Walkabout, topset, Egyptian walking onions, and many other common names are used for Allium cepa var. proliferum. It really is one of the best perennial alliums. I just get annoyed with its lack of a descent name. Even the botanical name, in my opinion, doesn’t fit, and is quite misleading.
You see “cepa” is the species name of our common storage onion. This species makes seed and enlarged bulbs when there is longer daylength. Egyptian walking onion does neither. They pinned Egyptian walking onions with this name due to its suspected parentage of Allium cepa and Allium fistulosum -the welsh onion I covered in the Perennial Alliums post. It really should be named after its welsh parentage, because it is essentially a welsh onion that makes bulbs atop the stem.
These bulbs are produced in early summer in place of flowers and seed. Once they get large and heavy, the plant leans over and plants the bulbs a distance from the parent clump, providing the walking tendency for which it is (sometimes) named.
These bulblets are quite the convenience. They can be divided and planted like onion sets of common storage onions, which in both cases is a very reliable method propagation. The bulblets keep very well, so can be stored and planted at any time you like.

Your objective
Print the walking onion passage verbatim, starting with "These bulbs are" and going on through "time you like.". The entries that come next are not needed.

Stored records:
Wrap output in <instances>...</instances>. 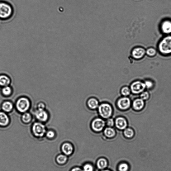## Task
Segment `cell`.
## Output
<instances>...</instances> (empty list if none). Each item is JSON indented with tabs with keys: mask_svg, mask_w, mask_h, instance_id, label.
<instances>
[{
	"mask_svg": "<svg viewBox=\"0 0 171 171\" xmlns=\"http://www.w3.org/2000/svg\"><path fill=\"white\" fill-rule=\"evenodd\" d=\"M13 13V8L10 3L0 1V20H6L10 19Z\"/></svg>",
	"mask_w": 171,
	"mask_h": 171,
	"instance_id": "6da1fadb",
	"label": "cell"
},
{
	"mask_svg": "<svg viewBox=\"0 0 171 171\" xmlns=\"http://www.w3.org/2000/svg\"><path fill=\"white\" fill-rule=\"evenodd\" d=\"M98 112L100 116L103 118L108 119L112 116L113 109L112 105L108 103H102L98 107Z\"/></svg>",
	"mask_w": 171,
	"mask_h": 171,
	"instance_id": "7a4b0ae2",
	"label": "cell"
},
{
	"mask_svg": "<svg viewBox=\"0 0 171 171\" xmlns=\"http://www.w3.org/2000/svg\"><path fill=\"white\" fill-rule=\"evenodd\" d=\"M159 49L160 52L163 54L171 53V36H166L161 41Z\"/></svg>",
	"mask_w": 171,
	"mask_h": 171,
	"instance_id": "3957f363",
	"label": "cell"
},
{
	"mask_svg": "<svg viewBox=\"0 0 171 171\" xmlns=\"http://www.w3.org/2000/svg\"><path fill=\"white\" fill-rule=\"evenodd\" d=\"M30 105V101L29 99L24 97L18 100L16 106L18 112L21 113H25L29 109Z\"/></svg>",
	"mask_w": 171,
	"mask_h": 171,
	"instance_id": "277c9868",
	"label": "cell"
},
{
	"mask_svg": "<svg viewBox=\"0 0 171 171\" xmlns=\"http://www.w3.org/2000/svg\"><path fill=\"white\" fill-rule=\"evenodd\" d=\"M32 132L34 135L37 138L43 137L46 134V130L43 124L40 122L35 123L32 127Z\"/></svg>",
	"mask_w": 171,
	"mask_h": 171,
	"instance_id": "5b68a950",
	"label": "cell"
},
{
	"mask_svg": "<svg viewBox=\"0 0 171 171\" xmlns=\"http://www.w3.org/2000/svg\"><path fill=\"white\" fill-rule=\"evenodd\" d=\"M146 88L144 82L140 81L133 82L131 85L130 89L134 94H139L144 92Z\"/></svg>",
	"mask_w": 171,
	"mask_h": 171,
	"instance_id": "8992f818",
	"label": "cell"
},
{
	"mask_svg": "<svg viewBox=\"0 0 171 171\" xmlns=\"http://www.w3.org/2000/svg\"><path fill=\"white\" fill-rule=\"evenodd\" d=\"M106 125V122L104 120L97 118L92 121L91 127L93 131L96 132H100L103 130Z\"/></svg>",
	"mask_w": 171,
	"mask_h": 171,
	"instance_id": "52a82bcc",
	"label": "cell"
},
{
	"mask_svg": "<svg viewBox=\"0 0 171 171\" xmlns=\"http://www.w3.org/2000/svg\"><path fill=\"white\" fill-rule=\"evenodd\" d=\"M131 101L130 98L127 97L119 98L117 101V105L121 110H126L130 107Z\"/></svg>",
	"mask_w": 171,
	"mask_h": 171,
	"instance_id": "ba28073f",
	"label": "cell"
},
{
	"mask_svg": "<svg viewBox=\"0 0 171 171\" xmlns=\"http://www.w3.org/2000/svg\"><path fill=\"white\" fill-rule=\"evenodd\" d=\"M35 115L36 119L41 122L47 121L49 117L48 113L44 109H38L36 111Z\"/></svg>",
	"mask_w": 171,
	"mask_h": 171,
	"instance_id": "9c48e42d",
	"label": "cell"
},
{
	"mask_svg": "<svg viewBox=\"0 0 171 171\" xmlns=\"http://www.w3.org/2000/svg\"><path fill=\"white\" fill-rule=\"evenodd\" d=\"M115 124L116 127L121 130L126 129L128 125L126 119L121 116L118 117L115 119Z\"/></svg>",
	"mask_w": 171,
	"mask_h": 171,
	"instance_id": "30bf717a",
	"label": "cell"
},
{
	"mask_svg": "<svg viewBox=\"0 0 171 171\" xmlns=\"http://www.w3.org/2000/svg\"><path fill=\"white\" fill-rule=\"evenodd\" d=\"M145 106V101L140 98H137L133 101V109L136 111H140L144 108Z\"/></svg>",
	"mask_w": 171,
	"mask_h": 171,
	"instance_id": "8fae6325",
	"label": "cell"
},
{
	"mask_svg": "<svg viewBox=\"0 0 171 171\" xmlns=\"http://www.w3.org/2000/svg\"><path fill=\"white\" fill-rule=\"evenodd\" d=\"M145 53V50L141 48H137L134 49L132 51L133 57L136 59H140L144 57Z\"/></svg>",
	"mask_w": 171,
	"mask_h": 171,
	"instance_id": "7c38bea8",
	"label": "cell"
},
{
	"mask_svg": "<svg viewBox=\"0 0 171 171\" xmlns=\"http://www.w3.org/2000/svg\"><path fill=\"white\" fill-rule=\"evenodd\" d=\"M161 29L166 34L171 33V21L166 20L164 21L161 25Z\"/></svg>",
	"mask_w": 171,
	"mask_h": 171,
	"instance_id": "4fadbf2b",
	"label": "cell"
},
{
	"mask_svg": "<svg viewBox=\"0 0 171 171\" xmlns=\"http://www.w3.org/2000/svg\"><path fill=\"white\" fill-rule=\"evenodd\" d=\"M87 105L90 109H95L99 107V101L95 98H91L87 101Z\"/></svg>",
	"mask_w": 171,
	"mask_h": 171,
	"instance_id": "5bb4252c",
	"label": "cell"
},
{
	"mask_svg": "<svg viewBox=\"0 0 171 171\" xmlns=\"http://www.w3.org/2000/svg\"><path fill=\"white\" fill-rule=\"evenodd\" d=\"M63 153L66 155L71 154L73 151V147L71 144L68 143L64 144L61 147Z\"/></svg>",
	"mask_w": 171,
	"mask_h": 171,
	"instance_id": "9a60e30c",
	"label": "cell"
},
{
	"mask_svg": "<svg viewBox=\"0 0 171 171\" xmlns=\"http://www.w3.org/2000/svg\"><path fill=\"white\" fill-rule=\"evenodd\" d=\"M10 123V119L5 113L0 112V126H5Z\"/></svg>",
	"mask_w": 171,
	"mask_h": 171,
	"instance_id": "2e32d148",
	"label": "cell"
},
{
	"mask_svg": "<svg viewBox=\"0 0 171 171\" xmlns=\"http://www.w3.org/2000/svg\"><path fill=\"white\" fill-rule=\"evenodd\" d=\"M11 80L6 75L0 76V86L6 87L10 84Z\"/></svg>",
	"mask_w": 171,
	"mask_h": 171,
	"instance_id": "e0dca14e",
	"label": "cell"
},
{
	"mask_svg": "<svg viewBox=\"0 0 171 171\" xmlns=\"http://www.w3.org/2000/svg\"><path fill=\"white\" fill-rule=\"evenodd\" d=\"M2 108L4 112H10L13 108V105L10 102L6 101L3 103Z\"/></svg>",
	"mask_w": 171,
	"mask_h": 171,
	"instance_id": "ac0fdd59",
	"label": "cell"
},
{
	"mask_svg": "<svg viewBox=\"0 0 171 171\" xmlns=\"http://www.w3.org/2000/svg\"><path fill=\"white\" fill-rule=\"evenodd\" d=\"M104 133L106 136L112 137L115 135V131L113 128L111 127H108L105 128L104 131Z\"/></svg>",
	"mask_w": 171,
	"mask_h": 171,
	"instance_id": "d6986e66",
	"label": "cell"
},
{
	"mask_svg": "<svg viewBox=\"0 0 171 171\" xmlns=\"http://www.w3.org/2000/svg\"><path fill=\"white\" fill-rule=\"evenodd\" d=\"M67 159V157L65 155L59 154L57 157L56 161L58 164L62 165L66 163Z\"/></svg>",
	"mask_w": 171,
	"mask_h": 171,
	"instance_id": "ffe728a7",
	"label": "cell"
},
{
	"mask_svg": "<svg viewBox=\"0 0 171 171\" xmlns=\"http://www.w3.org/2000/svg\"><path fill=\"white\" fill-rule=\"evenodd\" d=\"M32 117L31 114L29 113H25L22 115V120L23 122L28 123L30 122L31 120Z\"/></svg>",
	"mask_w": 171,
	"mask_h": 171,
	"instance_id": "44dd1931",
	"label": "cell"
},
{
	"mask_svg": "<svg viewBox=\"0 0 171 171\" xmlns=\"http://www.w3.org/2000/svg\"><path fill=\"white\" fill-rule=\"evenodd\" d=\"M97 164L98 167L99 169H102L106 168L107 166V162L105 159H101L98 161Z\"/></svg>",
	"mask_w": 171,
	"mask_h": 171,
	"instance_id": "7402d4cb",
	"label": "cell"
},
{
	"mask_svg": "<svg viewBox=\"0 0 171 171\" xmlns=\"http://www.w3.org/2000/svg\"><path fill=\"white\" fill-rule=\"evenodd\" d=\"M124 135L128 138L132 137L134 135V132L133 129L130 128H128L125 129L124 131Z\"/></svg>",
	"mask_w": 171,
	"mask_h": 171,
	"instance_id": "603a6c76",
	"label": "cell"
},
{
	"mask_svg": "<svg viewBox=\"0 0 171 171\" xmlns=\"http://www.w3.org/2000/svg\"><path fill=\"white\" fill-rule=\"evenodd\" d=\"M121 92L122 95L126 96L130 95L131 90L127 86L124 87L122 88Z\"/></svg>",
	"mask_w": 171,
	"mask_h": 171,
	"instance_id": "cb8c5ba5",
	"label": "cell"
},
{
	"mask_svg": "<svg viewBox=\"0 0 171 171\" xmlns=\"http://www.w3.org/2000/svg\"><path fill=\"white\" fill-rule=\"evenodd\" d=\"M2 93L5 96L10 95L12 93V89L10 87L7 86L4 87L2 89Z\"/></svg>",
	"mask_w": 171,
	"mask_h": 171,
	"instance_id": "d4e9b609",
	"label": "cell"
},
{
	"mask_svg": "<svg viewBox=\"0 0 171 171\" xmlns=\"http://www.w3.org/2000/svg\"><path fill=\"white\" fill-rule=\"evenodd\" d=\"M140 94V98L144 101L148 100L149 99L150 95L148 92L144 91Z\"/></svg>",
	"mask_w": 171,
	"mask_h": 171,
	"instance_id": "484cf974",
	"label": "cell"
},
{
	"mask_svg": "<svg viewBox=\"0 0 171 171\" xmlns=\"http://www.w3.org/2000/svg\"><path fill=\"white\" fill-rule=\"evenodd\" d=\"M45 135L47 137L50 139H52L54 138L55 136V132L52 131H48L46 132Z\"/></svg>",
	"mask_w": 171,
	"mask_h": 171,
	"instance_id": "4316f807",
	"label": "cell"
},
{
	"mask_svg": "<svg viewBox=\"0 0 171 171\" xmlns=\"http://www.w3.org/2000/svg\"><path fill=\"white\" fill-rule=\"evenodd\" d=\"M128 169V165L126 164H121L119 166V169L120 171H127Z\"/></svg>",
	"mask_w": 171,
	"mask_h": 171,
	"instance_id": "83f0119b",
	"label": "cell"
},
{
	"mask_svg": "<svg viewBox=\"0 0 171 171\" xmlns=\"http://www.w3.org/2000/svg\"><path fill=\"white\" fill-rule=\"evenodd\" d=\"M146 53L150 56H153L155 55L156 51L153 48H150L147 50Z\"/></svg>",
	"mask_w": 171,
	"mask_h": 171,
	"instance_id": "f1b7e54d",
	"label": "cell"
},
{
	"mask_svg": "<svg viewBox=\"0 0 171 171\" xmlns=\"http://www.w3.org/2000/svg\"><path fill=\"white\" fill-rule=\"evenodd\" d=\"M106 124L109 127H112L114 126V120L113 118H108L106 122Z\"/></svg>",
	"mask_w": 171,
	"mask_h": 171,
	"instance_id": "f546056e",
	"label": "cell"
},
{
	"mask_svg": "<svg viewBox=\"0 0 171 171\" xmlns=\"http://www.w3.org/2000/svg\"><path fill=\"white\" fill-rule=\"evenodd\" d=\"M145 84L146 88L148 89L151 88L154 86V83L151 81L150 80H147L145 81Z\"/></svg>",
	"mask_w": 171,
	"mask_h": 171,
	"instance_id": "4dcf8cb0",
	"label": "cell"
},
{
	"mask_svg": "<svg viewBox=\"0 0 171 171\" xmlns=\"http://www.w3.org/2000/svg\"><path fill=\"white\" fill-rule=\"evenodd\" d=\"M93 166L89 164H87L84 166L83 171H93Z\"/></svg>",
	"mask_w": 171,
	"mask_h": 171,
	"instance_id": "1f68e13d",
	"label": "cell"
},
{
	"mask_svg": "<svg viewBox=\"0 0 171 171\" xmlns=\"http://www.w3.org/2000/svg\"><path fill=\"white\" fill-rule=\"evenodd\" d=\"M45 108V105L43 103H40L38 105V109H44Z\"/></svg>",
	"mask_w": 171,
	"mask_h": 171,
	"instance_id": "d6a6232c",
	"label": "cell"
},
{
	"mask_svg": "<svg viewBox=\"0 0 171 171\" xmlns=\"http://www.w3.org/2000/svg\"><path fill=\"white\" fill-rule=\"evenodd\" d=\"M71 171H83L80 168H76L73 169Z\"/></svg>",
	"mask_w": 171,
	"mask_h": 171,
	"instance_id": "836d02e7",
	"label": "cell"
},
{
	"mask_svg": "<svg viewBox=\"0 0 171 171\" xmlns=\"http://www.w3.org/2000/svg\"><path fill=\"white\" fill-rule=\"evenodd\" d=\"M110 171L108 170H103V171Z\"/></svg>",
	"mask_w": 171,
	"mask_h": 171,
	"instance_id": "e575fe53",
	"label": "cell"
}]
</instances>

Answer to this task
These bulbs are produced in early summer in place of flowers and seed. Once they get large and heavy, the plant leans over and plants the bulbs a distance from the parent clump, providing the walking tendency for which it is (sometimes) named.
These bulblets are quite the convenience. They can be divided and planted like onion sets of common storage onions, which in both cases is a very reliable method propagation. The bulblets keep very well, so can be stored and planted at any time you like.